» **READING TEXT**
Sec. 192.167 Compressor stations: Emergency shutdown.
(a) Except for unattended field compressor stations of 1,000
horsepower (746 kilowatts) or less, each compressor station must have an
emergency shutdown system that meets the following:
(1) It must be able to block gas out of the station and blow down
the station piping.
(2) It must discharge gas from the blowdown piping at a location
where the gas will not create a hazard.
(3) It must provide means for the shutdown of gas compressing
equipment, gas fires, and electrical facilities in the vicinity of gas
headers and in the compressor building, except that:
(i) Electrical circuits that supply emergency lighting required to
assist station personnel in evacuating the compressor building and the
area in the vicinity of the gas headers must remain energized; and
(ii) Electrical circuits needed to protect equipment from damage may
remain energized.
(4) It must be operable from at least two locations, each of which
is:
(i) Outside the gas area of the station;
(ii) Near the exit gates, if the station is fenced, or near
emergency exits, if not fenced; and
(iii) Not more than 500 feet (153 meters) from the limits of the
station.
(b) If a compressor station supplies gas directly to a distribution
system with no other adequate source of gas available, the emergency
shutdown system must be designed so that it will not function at the
wrong time and cause an unintended outage on the distribution system.
[[Page 44]]
(c) On a platform located offshore or in inland navigable waters,
the emergency shutdown system must be designed and installed to actuate
automatically by each of the following events:
(1) In the case of an unattended compressor station:
(i) When the gas pressure equals the maximum allowable operating
pressure plus 15 percent; or
(ii) When an uncontrolled fire occurs on the platform; and
(2) In the case of a compressor station in a building:
(i) When an uncontrolled fire occurs in the building; or
(ii) When the concentration of gas in air reaches 50 percent or more
of the lower explosive limit in a building which has a source of
ignition.
For the purpose of paragraph (c)(2)(ii) of this section, an electrical
facility which conforms to Class 1, Group D, of the National Electrical
Code is not a source of ignition.
[35 FR 13257, Aug. 19, 1970, as amended by Amdt. 192-27, 41 FR 34605,
Aug. 16, 1976; Amdt. 192-85, 63 FR 37503, July 13, 1998]
Sec. 192.169 Compressor stations: Pressure limiting devices.

» **DATA EXCERPTS**
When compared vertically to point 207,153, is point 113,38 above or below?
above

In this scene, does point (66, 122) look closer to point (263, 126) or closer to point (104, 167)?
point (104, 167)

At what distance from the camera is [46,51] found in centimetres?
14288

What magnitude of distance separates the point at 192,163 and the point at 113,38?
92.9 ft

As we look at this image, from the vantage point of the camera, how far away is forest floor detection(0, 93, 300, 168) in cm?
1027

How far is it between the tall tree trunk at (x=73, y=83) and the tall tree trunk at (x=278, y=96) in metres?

» **ACTIVITY 1**
Write out a portion of the compressor station regulation word for word, beginning at "[35 FR 13257, Aug." and stopping after "Pressure limiting devices.".
» **ACTIVITY 2**
According to the compressor station regulation, from at least how many locations must the emergency shutdown system be operable?
» **ACTIVITY 3**
Carry on the compressor station regulation from the point where it stops.
The items come from a different source than the compressor station regulation.

» **RESPONSE 1**
[35 FR 13257, Aug. 19, 1970, as amended by Amdt. 192-27, 41 FR 34605,
Aug. 16, 1976; Amdt. 192-85, 63 FR 37503, July 13, 1998]
Sec. 192.169 Compressor stations: Pressure limiting devices.

» **RESPONSE 2**
At least two locations.

» **RESPONSE 3**
(a) Each compressor station must have pressure relief or other
suitable protective devices of sufficient capacity and sensitivity to
ensure that the maximum allowable operating pressure of the station
piping and equipment is not exceeded by more than 10 percent.
(b) Each vent line that exhausts gas from the pressure relief valves
of a compressor station must extend to a location where the gas may be
discharged without hazard.
Sec. 192.171 Compressor stations: Additional safety equipment.
(a) Each compressor station must have adequate fire protection
facilities. If fire pumps are a part of these facilities, their
operation may not be affected by the emergency shutdown system.
(b) Each compressor station prime mover, other than an electrical
induction or synchronous motor, must have an automatic device to shut
down the unit before the speed of either the prime mover or the driven
unit exceeds a maximum safe speed.
(c) Each compressor unit in a compressor station must have a
shutdown or alarm device that operates in the event of inadequate
cooling or lubrication of the unit.
(d) Each compressor station gas engine that operates with pressure
gas injection must be equipped so that stoppage of the engine
automatically shuts off the fuel and vents the engine distribution
manifold.
(e) Each muffler for a gas engine in a compressor station must have
vent slots or holes in the baffles of each compartment to prevent gas
from being trapped in the muffler.
Sec. 192.173 Compressor stations: Ventilation.
Each compressor station building must be ventilated to ensure that
employees are not endangered by the accumulation of gas in rooms, sumps,
attics, pits, or other enclosed places.
Sec. 192.175 Pipe-type and bottle-type holders.
(a) Each pipe-type and bottle-type holder must be designed so as to
prevent the accumulation of liquids in the holder, in connecting pipe,
or in auxiliary equipment, that might cause corrosion or interfere with
the safe operation of the holder.
(b) Each pipe-type or bottle-type holder must have minimum clearance
from other holders in accordance with the following formula:
C=(D x P x F)/48.33) (C=(3D x P x F/1,000))
in which:
C=Minimum clearance between pipe containers or bottles in inches
(millimeters).
D=Outside diameter of pipe containers or bottles in inches
(millimeters).
P=Maximum allowable operating pressure, p.s.i. (kPa) gage.
F=Design factor as set forth in Sec. 192.111 of this part.
[35 FR 13257, Aug. 19, 1970, as amended by Amdt. 192-85, 63 FR 37503,
July 13, 1998]
Sec. 192.177 Additional provisions for bottle-type holders.
(a) Each bottle-type holder must be--
[[Page 45]]
(1) Located on a site entirely surrounded by fencing that prevents
access by unauthorized persons and with minimum clearance from the fence
as follows:
------------------------------------------------------------------------
Minimum
Maximum allowable operating pressure clearance feet
(meters)
------------------------------------------------------------------------
Less than 1,000 p.s.i. (7 MPa) gage.................... 25 (7.6)
1,000 p.s.i. (7 MPa) gage or more...................... 100 (31)
------------------------------------------------------------------------
(2) Designed using the design factors set forth in Sec. 192.111; and
(3) Buried with a minimum cover in accordance with Sec. 192.327.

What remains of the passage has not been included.